Pak: You know, the idea of an unstoppable killing machine is interesting. Like, what do you do when you’re faced with something that can’t be reasoned with. What I love about Superman is that he will always try to — [Laughs] he’s gonna smash stuff, but he’s always willing to turn the other cheek, he’s always willing to extend a hand, and he’s always willing to try to figure out how to not fight. That’s what makes him Superman. He’s the guy who’s going to make peace if it needs to be made. But what happens when you come up against an enemy that you cannot make peace with?
First, what does that do to your world, and what does that do to you personally, physically? I think in different stages of our lives we all like to believe certain things. We want to believe in one another, we want to believe in the human race’s potential to be good. Other times we’re absolutely horrified, and we lose faith. Doomsday as this avatar of destruction is a pretty powerful figure to throw in there to challenge somebody who wants to keep faith.
IGN: Some of what you said made me want to ask you this, even though it’s not directly related to Action Comics, but going back to what you said about Harrow, Superman had an opportunity to kill her, and when he didn’t, she said, “That’s why you’re weak. That’s why you can’t do this.” What’s your personal opinion on Superman killing?
Pak: You know, I don’t think Superman will never kill, you know what I’m saying? Any character you can imagine, you can put them in certain circumstances — you know, you can push a character to do anything under certain circumstances. I don’t necessarily think that having a character do something is going to necessarily, fundamentally going to destroy the character for all time, particularly what happens in a different medium. These characters have been around for three quarters of a century and continue to be totally compelling and relevant to generation after generation after generation, and they’ve all gone through different stages of how much violence they employ and exactly what they do, whether they’re jerks or heroes or whatever.
They’ve gone through many different stages, and I think it’s up to each generation and each writer to kind of figure out what that character means at that time and at that moment. So for me personally, I think it’s pretty evident when I’m writing Superman what he’s struggling with and what his challenges are and where his breaking points are. I will always push him harder and harder and harder. His life will never get easier. [Laughs] This is serial storytelling and human drama, and you need conflict and huge challenges for your characters. A loss of innocence is also part of that process. At the same time, how far I will go, you know, you’ll just have to keep reading.
IGN: The solicit info for the next issue of Action Comics shows we’re getting four new Men of Steel, just like the classic Doomsday story — Metallo, Ghost Soldier, Atomic Skull and Steel. So what can we look forward to with that? What made those characters a good fit for what you’re doing next?
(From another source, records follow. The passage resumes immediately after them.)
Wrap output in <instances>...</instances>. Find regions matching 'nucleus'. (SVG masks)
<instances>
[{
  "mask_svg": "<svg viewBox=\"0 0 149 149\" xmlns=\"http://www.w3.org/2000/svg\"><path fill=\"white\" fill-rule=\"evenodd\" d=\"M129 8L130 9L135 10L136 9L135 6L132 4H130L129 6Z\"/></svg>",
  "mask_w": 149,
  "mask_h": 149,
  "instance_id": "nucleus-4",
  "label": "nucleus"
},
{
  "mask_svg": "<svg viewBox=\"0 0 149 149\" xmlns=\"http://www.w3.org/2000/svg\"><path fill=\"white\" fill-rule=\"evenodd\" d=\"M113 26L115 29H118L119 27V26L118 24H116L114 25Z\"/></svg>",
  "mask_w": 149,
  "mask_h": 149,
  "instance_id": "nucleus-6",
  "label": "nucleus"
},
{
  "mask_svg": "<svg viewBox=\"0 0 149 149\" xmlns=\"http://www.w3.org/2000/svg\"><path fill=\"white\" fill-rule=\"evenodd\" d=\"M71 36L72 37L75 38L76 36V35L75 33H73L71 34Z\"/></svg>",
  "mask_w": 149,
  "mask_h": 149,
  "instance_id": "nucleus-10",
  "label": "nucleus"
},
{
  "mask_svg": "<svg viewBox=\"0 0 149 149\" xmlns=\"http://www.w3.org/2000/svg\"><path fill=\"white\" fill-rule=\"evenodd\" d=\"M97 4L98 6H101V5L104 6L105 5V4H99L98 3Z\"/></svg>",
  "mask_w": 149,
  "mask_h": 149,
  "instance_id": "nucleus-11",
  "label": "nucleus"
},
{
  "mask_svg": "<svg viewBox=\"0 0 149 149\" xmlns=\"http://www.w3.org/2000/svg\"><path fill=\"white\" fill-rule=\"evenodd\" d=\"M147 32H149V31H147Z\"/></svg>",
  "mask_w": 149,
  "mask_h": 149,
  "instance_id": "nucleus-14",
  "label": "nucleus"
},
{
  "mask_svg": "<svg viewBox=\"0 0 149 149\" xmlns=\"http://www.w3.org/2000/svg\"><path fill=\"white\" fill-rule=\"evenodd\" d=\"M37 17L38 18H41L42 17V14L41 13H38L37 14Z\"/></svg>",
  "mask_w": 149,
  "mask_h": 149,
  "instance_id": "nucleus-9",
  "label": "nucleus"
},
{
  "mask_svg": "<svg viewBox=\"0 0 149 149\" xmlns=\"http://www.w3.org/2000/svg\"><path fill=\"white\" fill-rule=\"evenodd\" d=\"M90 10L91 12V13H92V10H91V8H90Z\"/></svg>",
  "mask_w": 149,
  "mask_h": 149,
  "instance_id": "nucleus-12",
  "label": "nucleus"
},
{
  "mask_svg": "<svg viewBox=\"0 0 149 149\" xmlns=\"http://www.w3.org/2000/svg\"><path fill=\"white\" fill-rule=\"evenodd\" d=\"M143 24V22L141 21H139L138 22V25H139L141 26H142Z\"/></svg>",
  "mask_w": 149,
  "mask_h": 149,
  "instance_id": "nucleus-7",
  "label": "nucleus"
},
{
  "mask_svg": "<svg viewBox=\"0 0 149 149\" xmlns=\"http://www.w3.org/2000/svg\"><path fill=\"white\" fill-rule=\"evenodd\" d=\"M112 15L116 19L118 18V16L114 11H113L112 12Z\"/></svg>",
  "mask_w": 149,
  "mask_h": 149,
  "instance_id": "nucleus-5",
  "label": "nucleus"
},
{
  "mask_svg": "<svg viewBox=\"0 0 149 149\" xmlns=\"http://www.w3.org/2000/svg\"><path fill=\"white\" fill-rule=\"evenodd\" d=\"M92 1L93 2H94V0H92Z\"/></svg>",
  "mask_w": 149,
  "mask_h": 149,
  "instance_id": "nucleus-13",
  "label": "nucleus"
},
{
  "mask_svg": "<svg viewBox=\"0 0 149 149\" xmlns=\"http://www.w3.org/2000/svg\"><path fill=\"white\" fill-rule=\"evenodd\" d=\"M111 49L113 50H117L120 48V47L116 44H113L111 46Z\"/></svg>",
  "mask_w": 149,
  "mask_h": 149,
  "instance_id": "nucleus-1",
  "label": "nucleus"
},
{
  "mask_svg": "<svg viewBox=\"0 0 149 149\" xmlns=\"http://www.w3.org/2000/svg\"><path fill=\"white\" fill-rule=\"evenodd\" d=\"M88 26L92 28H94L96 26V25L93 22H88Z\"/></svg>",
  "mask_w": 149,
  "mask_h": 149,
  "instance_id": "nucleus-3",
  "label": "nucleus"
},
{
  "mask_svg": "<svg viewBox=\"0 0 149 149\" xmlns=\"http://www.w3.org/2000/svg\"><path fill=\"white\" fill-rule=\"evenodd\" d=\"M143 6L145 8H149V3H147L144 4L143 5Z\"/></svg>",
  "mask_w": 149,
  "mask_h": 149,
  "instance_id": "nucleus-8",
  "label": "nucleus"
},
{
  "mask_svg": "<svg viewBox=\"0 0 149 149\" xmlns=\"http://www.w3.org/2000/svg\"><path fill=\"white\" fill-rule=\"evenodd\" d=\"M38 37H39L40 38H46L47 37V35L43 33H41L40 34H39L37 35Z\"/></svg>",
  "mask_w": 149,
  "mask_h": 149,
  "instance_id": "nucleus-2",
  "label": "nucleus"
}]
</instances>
Pak: Well, there is going to be an effort to take care of certain things that require the deployment of certain characters in surprising ways. Those various characters, they fit nicely into the story because they’re actual characters with actual histories. I think the most interesting thing is the fact that you’ve got Steel alongside these other characters. What does that mean? A lot is going to be revealed. I love Steel, and I love what we’re doing with Steel in this story. We’ve got some big, big, fun things happening with Steel — they’re not that fun for him all the time, but Steel’s going to play a big role. I love the emotional story we were able to create, and what he’s going to be going through is going to be something very special I think.